A CLEAN energy developer has called on the Federal Government to expand its support for renewable technologies to pave the way for its proposed new Morwell-based power plant.
Morwell Industry Development Group chair Ian Smith told The Express his company’s proposed Hidro+ Power Generation Plant was “commercially ready” and could ultimately create between 350 and 500 local jobs on-site at the current Di Fabro Works Complex in Morwell, for which it had a conditional purchase contract, but was battling restrictive Federal Government accreditations for renewable sources.
MIDG lodged a planning permit with Latrobe City Council in recent weeks and Mr Smith claimed the company intended to proceed with its initial multi-million dollar 100 megawatt stand-alone generation facility, but government support would expedite those plans.
The group, a “special purpose company” formed to action a Centium Electric Limited and Hidro+ Generation Technology partnership proposal, made a submission to the Federal Government’s recent Renewable Energy Target Review issues paper, recommending the reinstatement of original accreditations for “all electricity generation using non-fossil, or fuel derived from renewable and sustainable sources”.
It said despite legislating a Clean Energy Funding Corporation, the government provided no incentives and credits “other than for solar and wind”, both of which MIDG said had contributed little to clean energy or job skills “for two decades now”.
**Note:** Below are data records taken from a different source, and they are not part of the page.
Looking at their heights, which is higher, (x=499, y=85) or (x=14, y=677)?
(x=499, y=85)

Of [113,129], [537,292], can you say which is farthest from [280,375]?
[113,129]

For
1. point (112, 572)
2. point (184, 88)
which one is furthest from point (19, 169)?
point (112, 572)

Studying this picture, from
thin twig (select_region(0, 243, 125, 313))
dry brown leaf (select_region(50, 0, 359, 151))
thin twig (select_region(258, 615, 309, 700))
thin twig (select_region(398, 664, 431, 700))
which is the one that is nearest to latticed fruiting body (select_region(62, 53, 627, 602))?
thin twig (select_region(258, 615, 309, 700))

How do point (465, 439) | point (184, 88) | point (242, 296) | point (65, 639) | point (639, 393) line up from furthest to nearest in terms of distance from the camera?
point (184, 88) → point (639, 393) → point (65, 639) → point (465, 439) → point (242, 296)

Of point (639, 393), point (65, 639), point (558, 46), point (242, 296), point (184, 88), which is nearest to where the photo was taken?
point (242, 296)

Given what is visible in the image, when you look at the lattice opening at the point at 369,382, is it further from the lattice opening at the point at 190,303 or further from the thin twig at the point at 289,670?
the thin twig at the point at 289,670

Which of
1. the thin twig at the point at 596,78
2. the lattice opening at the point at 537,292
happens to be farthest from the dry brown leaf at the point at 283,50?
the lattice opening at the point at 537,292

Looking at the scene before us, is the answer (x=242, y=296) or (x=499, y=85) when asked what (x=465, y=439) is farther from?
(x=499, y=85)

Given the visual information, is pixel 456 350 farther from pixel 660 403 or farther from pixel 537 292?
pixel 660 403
In contrast, MIDG claimed its project promised “zero emissions and no use of fuel” but could not “obtain assistance” in the way similarly innovative proposals were being embraced and progressed internationally.
The local proposal would see an initial 100 units constructed – enough to power up to 1200 local homes, Mr Smith said.
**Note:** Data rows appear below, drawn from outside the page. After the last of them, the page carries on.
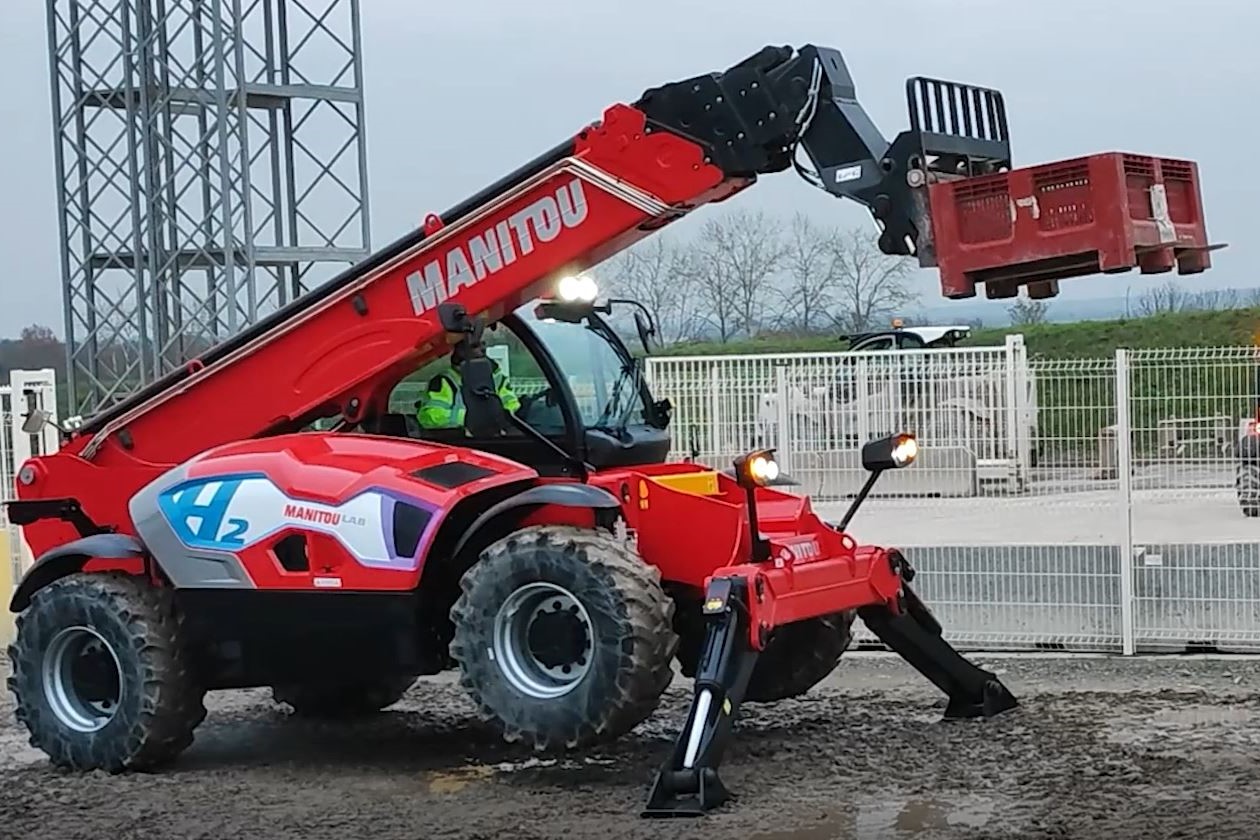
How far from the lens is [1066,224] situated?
687 cm

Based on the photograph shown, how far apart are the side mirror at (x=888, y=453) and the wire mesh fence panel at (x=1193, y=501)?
264 centimetres

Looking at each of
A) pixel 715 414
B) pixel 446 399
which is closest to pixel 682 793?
pixel 446 399

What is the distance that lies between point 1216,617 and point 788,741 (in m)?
3.43

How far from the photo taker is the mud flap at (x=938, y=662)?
8.75 meters

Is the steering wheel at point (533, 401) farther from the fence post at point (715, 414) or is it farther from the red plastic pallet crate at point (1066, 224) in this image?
the fence post at point (715, 414)

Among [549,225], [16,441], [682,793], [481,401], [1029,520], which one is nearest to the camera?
[682,793]

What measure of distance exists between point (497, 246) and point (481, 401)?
72 cm

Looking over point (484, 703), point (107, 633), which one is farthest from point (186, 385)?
point (484, 703)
The grand vision, should permits be approved, financial backing secured and power purchase agreements obtained, would be a $4.3 billion,1000 MW generation capacity plant employing more than 500 people and incorporating an engineering and manufacturing training facility.
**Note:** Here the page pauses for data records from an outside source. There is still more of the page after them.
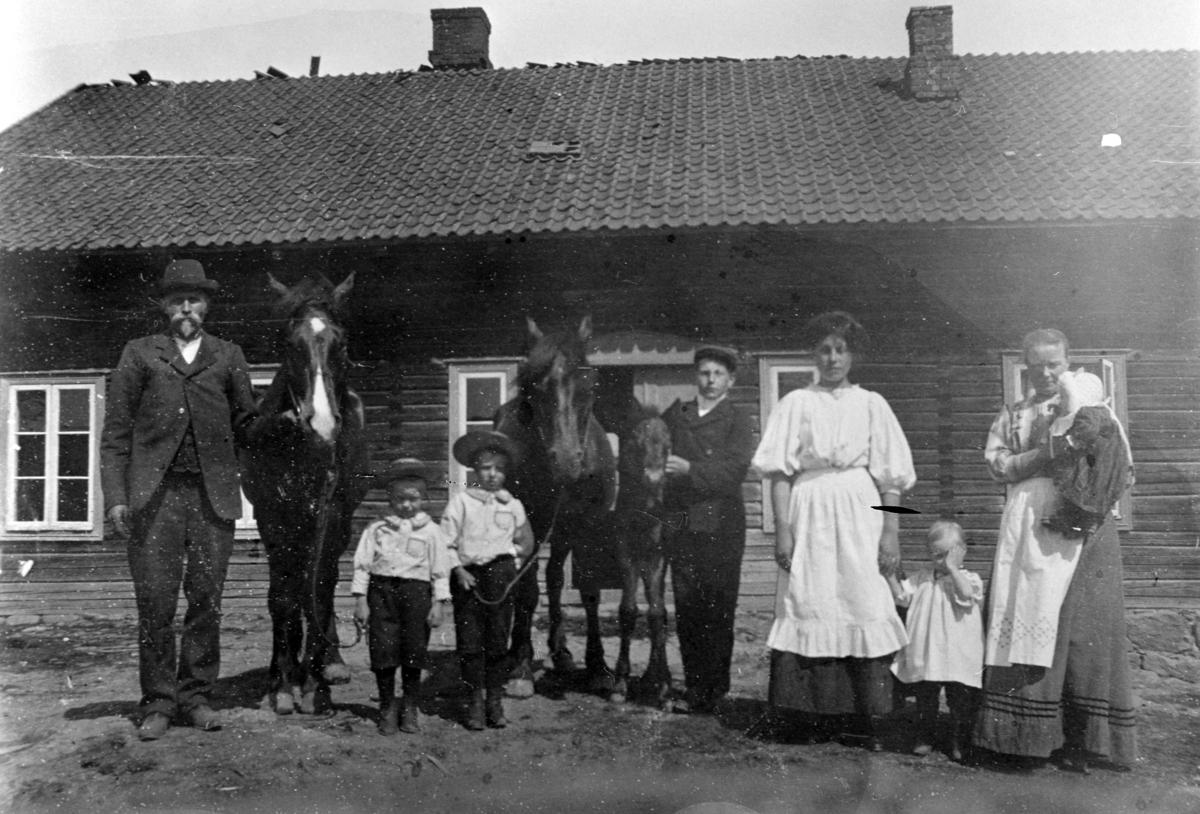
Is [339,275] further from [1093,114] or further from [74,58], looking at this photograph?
[1093,114]

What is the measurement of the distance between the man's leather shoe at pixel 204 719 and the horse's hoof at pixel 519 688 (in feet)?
4.36

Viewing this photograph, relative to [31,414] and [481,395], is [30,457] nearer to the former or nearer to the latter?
[31,414]

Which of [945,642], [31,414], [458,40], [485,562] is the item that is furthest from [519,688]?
[458,40]

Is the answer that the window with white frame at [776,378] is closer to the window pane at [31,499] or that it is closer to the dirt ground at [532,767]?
the dirt ground at [532,767]

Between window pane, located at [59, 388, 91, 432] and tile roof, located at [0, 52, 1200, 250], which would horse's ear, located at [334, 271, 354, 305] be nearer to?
tile roof, located at [0, 52, 1200, 250]

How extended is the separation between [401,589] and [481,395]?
148cm

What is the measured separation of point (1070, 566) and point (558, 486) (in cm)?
224

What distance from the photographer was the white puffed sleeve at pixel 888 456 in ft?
12.0

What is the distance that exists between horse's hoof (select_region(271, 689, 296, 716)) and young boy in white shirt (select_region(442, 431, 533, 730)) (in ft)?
2.83

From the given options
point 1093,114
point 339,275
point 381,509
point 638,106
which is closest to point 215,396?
point 381,509

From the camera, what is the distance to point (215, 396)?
3.95m

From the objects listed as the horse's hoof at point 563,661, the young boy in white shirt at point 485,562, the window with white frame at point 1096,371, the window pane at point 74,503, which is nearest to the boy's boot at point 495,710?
the young boy in white shirt at point 485,562

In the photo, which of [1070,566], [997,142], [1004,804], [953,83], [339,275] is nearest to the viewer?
[1004,804]

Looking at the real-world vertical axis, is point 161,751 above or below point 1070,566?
below
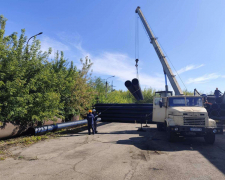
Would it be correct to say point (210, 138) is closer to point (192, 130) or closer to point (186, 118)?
point (192, 130)

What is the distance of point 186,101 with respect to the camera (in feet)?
30.0

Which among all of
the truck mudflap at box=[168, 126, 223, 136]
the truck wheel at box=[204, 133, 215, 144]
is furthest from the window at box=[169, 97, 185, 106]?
the truck wheel at box=[204, 133, 215, 144]

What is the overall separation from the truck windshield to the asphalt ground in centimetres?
226

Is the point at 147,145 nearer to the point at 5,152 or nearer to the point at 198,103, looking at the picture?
the point at 198,103

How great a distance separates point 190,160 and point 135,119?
33.9ft

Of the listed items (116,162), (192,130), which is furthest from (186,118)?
(116,162)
For now, however, Mr Smith said the Federal Government needed to be open to innovative renewable sources such as the MIDG carbon-neutral proposal for Australia’s first Hidro + Generator Plant – an off-grid project operating its own distribution company to supply to local communities and feed into the National Electricity Market.
MIDG has also called on the Federal Government to reinstate “accreditation for co-firing using biomass for coal-fired generators” to assist “dirty” generators like those in the Latrobe Valley.
Mr Smith said original Renewable Energy (Electricity) Act 2000 proposals had been rejected in response to pressure from environmental groups external to the Valley.
“Once a power station could say it would use biomass to help reduce its emissions but (external) opposition stopped that…and those who oppose it don’t live here,” he said.
Mr Smith maintained if a proposal was “environmentally sensitive, lowers emissions and creates jobs, it should be okay”.
“Other countries are prepared to look at all sorts of residues and options and they say that, by 2020, 20 per cent of all power stations’ power must be green.
“Biomass is the fourth largest resource on the planet and our government has banned it,” he said.
Biomass, however, is central to only one of MIDG’s proposals, with its major project reliant on “pumped water storage and mass-energy transformation”.
“These politicians don’t live here and they don’t understand the implication of dropping some words out of policy… they are dictating to us and we are stuck here paying even more per kilowatt for electricity (than they do in Melbourne),” Mr Smith said.
Submissions to the REEA White Paper close this week.